Lagos — Small businesses have a central role in Africa's development. SMEs may contribute toover half of GDP, but they remain perennially underserved by financial institutions. Without access to critical capital, they continue to be stunted, with limited capacity to grow.
Africa requires a more than 300% increase in credit to close this financing gap. Traditional African banks are unlikely to meet this demand due to the conservative credit assessment practices and the high costs of establishing physical bank branches outside of the cities. However, the growth of fintech companies across the continent opens the door to a new source of finance. Although fintech providers in Africa have focused their efforts on consumer lending, their technology should be better leveraged to improve services for the SMEs that will help more Africans join the middle class and fuel demand for goods and services. To do so, fintech providers should apply pave the way to innovative lending by harnessing their low-cost model to support SMEs as drivers of Africa's future.

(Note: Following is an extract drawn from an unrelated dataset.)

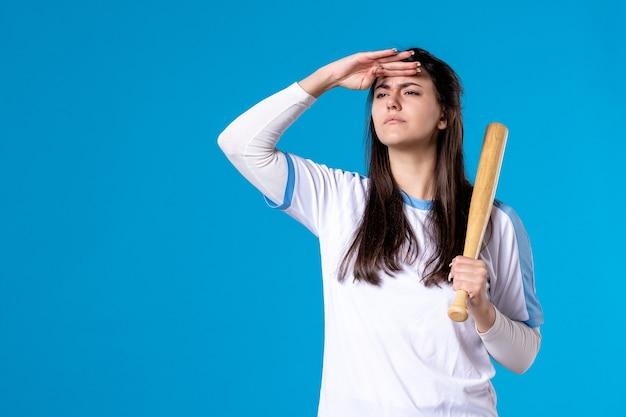 Вид спереди молодая женщина с бейсбольной битой на синей стене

Fintech providers are best-placed to lead in SME lending because they are more capable of looking at people in the context of their transactions. Technology offers new means to process and analyze data—an asset in Sub-Saharan Africa, one of the world's largest data deserts. According to the Data for African Development Working Group, between 1990 and 2009, only one Sub-Saharan country had data on all 12 MDG indicators. Governments struggle to maintain accurate information of citizens, and the challenge is no different for banks.
Although the first principle of banking is "know your customer," difficulty in establishing ability to pay is a challenge to expanding access to finance across the region. To deepen financial inclusion, African countries can't rely on standard methods of assessing creditworthiness. Instead, financial institutions—particularly the fintech providers at the vanguard of Africa's digital revolution—must dig deep to find the data that isn't on a paper trail. By relying on metrics other than income, fintech companies can see that clients that might have been cast aside as risky in the past are, in fact, capable of repaying loans. Through semi-automated risk assessments, fintech providers can analyze everything from social media activity to vendor receipts to establish creditworthiness.
Fintech providers can also maximize the benefits of operating without costly physical branch networks to deliver services quickly and at low-cost. Through digitally-based platforms, SMEs can complete applications in hours without the necessity of an in-person visit. In China, for example, WeChat has been a pioneer. The messaging service-cum-fintech app allows users to apply for uncollateralized loans of up to $30,000 and get a decision in under a minute. Similar technologies are now spreading across Africa, and dramatically transforming access to capital.
South African start-up Jumo, for example, uses algorithms to analyze smartphone activity from airtime to mobile money usage in order to rate creditworthiness. Today, funds can be made available in less than a week, compared to the average three to four week waiting time for loan disbursement in countries like Nigeria. Moreover, because of fintech's low-cost structure model, fintech providers have a larger cushion for credit losses and can pass on these savings in the form of lower interest rates for SMEs. Without the burdens of legacy IT systems, African fintech companies can also be agile enough to respond to the rapidly changing entrepreneurial environment, and better adapt to meet customer expectations of a 21st-century bank.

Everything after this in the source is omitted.